▶ O QUE FAZER: Retome o texto sobre a seleção de filmes brasileiros da mostra e continue-o logo após a última frase apresentada.

▶ TEXTO PARA LEITURA:
-.-.-

Entre os filmes brasileiros, exibiremos em estreia mundial os novos filmes de Júlia de Simone e Ricardo Pretti (Rapacidade), de Leonardo Amaral, Ralph Antunes e Pedro Maia de Britto (Tudo o que vi era o sol) além dos mais recentes trabalhos de João Pedro Bim, Tetsuya Maruyama, Cláudia Cárdenas e Juce Filho, Morzaniel Iramari, Florença Neves e Lucas Tavares, Breno Baptista, Daniel Neves e Renato Queirós, Bernardo Oliveira e Saskia, Rodrigo Ribeiro-Andrade e Vinícius Gonçalves e Leonardo Hecht - representantes da Brasília na mostra principal. Dos trabalhos vindos do Distrito Federal, teremos a estreia mundial do novo trabalho de Silvino Mendonça (Paisagem em Chamas), além de filmes dirigidos por Camilla Shinoda e Tiago de Aragão, Amanda Devulsky e Maurício Chades.
A seleção destes filmes cria uma constelação de experiências múltiplas que, a partir dos ajuntamentos entre os diversos programas, se desdobram num caleidoscópio dissidente que propõe outras formas de ler e vivenciar o mundo e o cinema.

-.-.-

▶ TRECHOS DE DADOS:
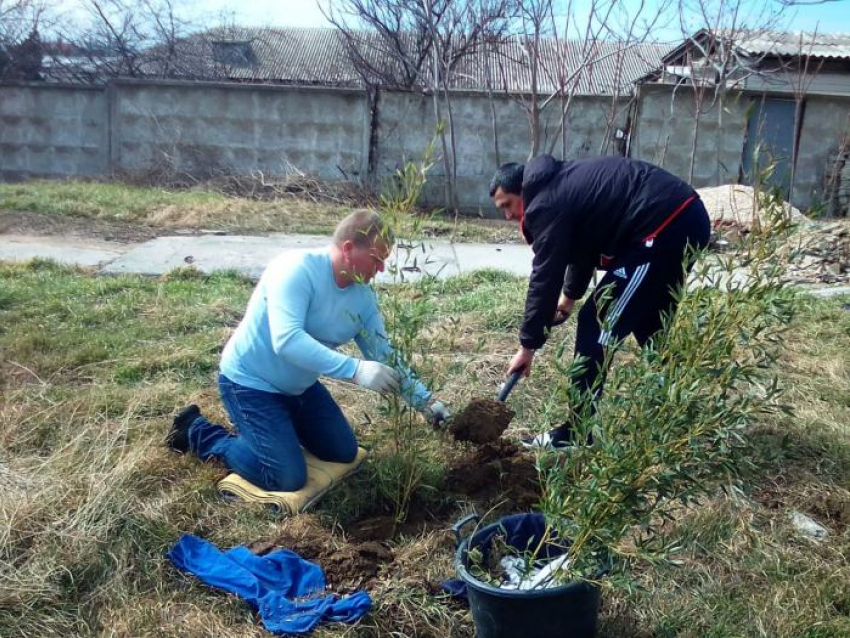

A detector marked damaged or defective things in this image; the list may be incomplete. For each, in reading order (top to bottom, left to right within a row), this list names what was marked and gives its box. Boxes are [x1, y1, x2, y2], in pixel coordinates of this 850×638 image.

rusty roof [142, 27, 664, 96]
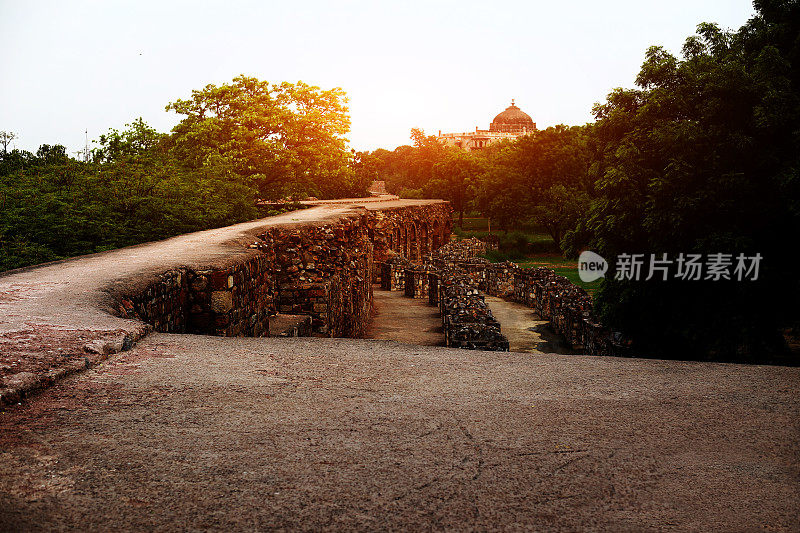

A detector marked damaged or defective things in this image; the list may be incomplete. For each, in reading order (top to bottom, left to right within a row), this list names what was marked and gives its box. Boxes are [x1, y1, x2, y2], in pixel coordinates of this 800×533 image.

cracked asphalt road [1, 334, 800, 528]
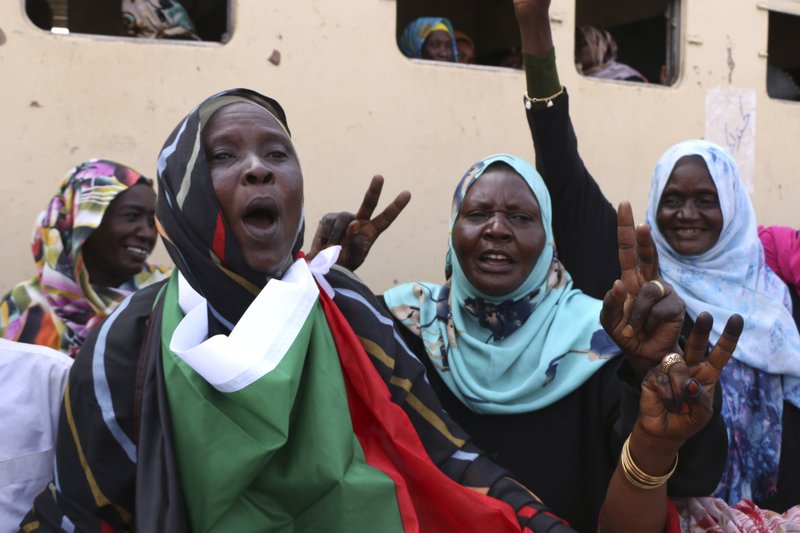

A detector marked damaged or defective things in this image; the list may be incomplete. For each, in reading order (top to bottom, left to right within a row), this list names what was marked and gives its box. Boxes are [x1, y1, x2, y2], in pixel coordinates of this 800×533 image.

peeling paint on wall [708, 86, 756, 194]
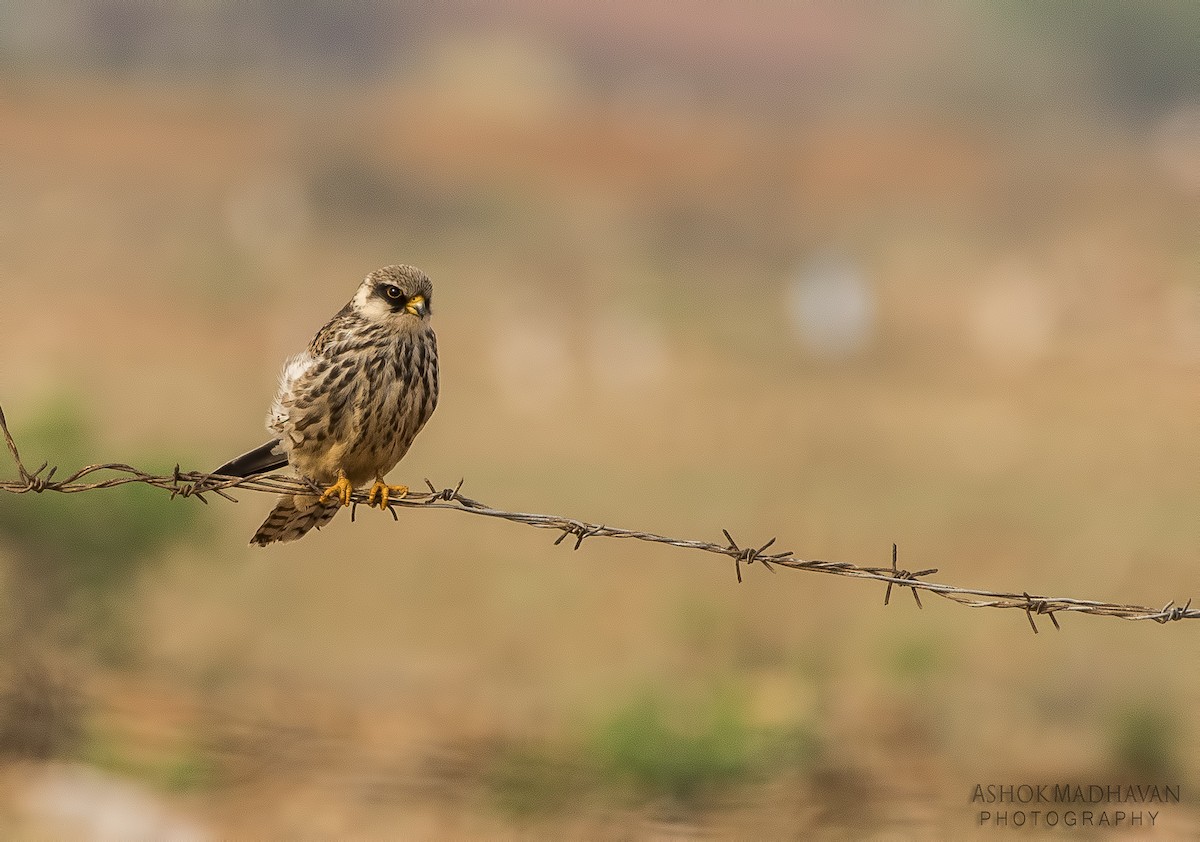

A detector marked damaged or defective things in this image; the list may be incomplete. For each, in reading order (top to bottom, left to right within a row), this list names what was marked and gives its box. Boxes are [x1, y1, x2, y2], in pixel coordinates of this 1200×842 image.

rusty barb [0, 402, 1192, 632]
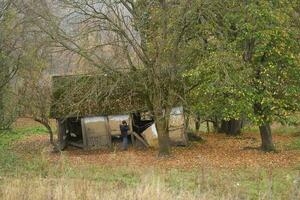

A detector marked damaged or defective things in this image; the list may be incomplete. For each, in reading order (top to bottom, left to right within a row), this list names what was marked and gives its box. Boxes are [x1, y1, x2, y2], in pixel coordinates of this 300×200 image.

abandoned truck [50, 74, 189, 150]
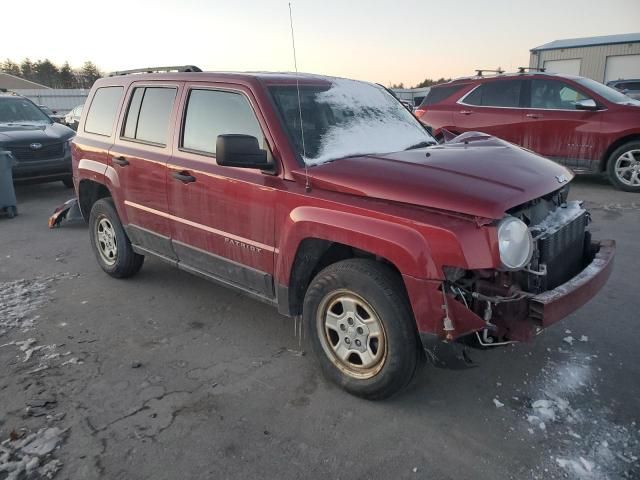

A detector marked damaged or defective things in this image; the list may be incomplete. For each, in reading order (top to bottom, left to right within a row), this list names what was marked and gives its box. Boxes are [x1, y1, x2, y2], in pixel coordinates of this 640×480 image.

-.-.-

▶ RESPOSTA:
É preciso compreender e por vezes questionar tecnologias e modos de produção, exibição, acesso ao cinema. E vale pensar criticamente a inegável presença dos streamings. Como construir espaços de exibição que privilegiem territórios e modos de criação e fruição não-hegemônicos? Desse modo, por que um filme vem a aliar-se a um festival? E se retirarmos o mercado do horizonte desses eventos, o que sobra para um festival de cinema que ainda possa produzir valor simbólico e conhecimento a partir de filmes? Pensamos isso na fronteira onde as redes são as relações, e cada relação uma aventura. As comunidades que formulam os filmes tramam vida com eles e as insurgências são o que mantém as costuras dessa rede, uma resistência e uma fabulação de como estar no mundo, algo sempre prestes a se romper. As imagens e sons que participam dessa insurgência abrem os desvios e habitam a fronteira. A fronteira é instável, como é o cinema.
Como sugeriu Jacques Rancière (2019), há um trabalho das imagens a ser feito: "(...) a visão sobre esse trabalho se opõe claramente ao ponto de vista dominante da imagem como realidade passiva, destinada ao consumo de seres passivos. As imagens não são passivas. Elas trabalham para transformar a visibilidade dos seres e das coisas: o modo como são visíveis, mas também as próprias formas da visibilidade". O gesto intervém sobre "o saber fazer" e o contrasta com o "porque fazer" imagens. Nesse sentido, ainda pontua Rancière, melhor explicado por sua comentadora Andrea Soto Calderón (2019): "a questão central deixa de ser 'como produzir imagens', e passa a ser 'o que fazem as imagens', 'quais operações elas constroem'.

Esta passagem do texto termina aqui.